Supplied records >>
——————

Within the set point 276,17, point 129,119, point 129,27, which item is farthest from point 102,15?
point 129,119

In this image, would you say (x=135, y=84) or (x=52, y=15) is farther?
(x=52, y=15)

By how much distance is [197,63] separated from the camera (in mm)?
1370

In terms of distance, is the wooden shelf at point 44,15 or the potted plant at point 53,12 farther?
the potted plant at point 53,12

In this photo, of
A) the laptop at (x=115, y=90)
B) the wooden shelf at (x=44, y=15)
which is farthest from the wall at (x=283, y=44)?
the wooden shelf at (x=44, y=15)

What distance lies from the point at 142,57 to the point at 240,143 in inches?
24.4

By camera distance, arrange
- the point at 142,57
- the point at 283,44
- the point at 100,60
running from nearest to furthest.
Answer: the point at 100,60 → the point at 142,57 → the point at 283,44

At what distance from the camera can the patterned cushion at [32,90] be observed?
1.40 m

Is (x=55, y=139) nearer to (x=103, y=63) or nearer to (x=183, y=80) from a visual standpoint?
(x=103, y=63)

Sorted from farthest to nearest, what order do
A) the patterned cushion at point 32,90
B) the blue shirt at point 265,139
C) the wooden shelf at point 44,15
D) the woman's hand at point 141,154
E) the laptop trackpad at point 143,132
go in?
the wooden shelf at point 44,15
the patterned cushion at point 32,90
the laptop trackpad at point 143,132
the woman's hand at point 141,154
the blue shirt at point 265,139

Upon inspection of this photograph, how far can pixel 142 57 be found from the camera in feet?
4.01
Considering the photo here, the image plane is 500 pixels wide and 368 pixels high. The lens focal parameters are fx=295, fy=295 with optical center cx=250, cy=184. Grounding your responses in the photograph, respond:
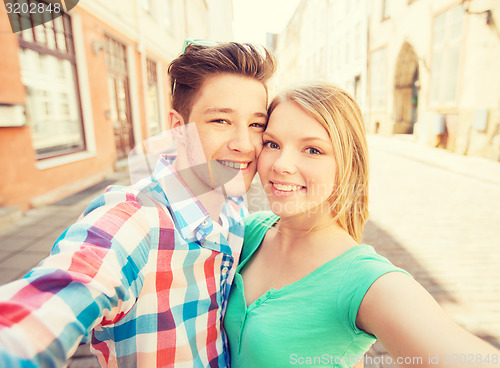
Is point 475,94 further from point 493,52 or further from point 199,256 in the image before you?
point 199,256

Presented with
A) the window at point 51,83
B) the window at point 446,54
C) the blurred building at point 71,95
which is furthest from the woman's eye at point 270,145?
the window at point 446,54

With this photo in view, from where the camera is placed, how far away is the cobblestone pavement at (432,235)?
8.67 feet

——————

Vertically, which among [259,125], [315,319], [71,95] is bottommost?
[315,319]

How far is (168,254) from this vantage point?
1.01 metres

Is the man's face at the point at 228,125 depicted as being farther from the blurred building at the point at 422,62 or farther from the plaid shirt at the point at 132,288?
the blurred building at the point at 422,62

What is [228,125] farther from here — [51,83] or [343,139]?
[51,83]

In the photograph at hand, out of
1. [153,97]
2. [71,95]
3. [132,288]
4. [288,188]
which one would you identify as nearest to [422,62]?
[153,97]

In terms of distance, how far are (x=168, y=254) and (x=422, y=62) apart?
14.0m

——————

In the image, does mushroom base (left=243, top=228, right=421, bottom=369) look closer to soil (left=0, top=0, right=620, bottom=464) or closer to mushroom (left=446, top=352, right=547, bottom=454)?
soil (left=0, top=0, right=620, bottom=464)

——————

Exercise task >>
Count the lines in the rows above that contain the string "laptop", with case treated as significant, and reply with the number alone.

Result of the exercise >>
3